Triangular Development Cooperation for peacebuilding: opportunities and challenges
Triangular Development Cooperation (TDC) is a relatively new form of development relationship that, ideally, complements both North–South and South–South modalities. It brings together a Development Assistance Committee (DAC) bilateral and/or a multilateral donor with a ‘pivotal’ state (typically but not always a rising power such as Brazil, Turkey or South Africa) to work in a thirdcountry setting (such as Haiti, Iraq or Mozambique).

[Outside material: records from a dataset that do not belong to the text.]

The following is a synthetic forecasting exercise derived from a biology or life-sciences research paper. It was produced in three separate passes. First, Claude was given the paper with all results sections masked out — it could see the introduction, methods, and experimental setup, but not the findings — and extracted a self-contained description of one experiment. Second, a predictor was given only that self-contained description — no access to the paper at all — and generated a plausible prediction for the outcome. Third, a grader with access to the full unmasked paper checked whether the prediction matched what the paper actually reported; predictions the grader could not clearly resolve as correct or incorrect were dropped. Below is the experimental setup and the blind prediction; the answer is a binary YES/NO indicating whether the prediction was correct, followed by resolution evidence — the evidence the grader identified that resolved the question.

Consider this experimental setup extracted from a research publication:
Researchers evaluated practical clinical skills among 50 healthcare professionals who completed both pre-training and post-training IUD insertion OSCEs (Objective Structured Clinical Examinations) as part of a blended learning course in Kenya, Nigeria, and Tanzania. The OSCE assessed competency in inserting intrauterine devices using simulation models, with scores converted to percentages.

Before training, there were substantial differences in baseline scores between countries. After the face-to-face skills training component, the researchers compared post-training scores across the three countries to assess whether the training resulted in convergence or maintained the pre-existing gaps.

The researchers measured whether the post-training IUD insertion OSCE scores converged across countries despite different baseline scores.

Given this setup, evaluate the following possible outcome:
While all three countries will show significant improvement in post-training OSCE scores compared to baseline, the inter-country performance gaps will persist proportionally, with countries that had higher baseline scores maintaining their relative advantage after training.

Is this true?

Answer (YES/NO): NO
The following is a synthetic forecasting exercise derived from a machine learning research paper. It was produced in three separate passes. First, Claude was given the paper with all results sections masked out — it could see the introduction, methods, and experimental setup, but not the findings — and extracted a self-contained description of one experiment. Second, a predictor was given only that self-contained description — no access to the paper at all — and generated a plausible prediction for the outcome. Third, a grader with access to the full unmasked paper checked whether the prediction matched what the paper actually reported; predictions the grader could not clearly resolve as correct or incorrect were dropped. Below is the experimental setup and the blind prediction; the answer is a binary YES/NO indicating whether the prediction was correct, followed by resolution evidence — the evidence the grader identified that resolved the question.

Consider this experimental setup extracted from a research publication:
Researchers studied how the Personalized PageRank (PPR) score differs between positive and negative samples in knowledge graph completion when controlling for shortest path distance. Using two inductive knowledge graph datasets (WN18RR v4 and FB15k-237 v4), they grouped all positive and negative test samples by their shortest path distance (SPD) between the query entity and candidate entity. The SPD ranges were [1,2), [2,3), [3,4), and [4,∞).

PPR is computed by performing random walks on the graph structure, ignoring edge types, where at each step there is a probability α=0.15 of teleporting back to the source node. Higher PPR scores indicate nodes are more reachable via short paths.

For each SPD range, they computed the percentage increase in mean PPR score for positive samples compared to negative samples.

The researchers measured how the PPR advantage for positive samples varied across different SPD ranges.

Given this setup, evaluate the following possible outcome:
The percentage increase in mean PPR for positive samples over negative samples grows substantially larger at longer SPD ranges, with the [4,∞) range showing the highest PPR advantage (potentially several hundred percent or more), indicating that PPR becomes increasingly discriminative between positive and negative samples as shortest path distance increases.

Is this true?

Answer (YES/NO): NO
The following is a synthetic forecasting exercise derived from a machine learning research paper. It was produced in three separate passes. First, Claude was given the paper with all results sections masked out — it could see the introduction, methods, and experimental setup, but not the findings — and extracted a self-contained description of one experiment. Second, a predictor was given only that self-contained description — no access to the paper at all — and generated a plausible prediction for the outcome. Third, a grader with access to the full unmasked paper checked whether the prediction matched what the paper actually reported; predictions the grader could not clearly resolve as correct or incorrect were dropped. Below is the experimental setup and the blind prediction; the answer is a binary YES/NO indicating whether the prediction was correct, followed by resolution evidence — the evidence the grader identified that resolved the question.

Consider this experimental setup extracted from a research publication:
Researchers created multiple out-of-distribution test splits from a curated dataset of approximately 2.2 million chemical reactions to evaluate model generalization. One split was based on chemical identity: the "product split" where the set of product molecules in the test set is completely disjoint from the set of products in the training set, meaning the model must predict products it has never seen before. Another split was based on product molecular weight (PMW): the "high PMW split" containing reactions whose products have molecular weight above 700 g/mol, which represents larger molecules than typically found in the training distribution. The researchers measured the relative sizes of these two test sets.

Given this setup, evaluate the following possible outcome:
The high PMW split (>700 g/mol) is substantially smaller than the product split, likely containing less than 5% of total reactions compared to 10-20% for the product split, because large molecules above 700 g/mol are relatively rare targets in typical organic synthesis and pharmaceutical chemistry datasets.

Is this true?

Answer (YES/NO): NO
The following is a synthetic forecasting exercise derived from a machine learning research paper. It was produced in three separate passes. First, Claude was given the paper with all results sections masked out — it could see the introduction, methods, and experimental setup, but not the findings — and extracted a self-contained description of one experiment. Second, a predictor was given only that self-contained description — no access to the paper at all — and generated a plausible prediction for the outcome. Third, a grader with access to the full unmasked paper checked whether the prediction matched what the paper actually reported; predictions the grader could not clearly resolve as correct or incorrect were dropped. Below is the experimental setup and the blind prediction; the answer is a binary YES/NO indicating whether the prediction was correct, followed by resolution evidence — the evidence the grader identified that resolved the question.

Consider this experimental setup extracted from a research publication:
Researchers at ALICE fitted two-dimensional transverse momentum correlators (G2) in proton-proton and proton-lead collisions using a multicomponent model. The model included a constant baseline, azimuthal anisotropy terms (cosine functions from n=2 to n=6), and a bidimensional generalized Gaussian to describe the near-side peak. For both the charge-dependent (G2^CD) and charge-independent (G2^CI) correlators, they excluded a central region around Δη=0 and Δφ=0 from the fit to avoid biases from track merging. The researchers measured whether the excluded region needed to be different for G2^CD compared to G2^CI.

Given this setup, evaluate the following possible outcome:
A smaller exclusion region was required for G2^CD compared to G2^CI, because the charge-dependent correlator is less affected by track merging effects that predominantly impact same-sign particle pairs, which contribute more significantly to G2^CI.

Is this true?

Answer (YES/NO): NO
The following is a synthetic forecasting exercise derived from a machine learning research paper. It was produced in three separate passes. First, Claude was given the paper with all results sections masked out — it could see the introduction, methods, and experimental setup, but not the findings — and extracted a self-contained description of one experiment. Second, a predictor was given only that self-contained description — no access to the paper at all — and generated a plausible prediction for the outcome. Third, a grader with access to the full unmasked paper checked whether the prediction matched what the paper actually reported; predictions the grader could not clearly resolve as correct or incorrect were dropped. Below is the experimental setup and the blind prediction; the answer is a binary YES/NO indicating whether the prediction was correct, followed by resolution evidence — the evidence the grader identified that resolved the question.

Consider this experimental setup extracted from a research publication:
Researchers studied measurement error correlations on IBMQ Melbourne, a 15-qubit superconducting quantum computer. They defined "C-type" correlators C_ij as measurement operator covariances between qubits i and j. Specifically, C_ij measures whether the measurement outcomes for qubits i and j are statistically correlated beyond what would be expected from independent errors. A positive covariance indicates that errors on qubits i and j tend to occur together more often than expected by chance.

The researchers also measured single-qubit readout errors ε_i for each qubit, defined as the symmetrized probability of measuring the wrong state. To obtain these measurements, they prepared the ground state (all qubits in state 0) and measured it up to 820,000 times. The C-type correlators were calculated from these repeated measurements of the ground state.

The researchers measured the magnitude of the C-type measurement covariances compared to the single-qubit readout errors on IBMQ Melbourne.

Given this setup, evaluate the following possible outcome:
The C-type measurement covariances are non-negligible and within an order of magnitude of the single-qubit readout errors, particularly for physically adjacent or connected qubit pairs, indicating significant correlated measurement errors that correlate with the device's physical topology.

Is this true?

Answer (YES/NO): NO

Supporters argue that, by drawing on complementary strengths and attributes, TDC achieves greater development/aid effectiveness within recipient states. DAC donors provide resources, institutional strength and considerable experience, while pivotal states provide further resources, experience-based knowledge and closer socio-cultural and linguistic ties. TDC also has political value in a context where many formerly dominant industrialised countries are rapidly reassessing and retuning their relationships with increasingly economically and geopolitically significant rising powers. TDC for peacebuilding, for example, offers tangible spaces for interaction, joint learning and cooperation.
The global development architecture and dominant development paradigm are currently in a state of extreme flux, and TDC may represent one pragmatic means of building new development relationships within an increasingly complex and plural international landscape. In this briefing paper, we outline the key dimensions of TDC, and then examine a series of opportunities and challenges it offers for peacebuilding.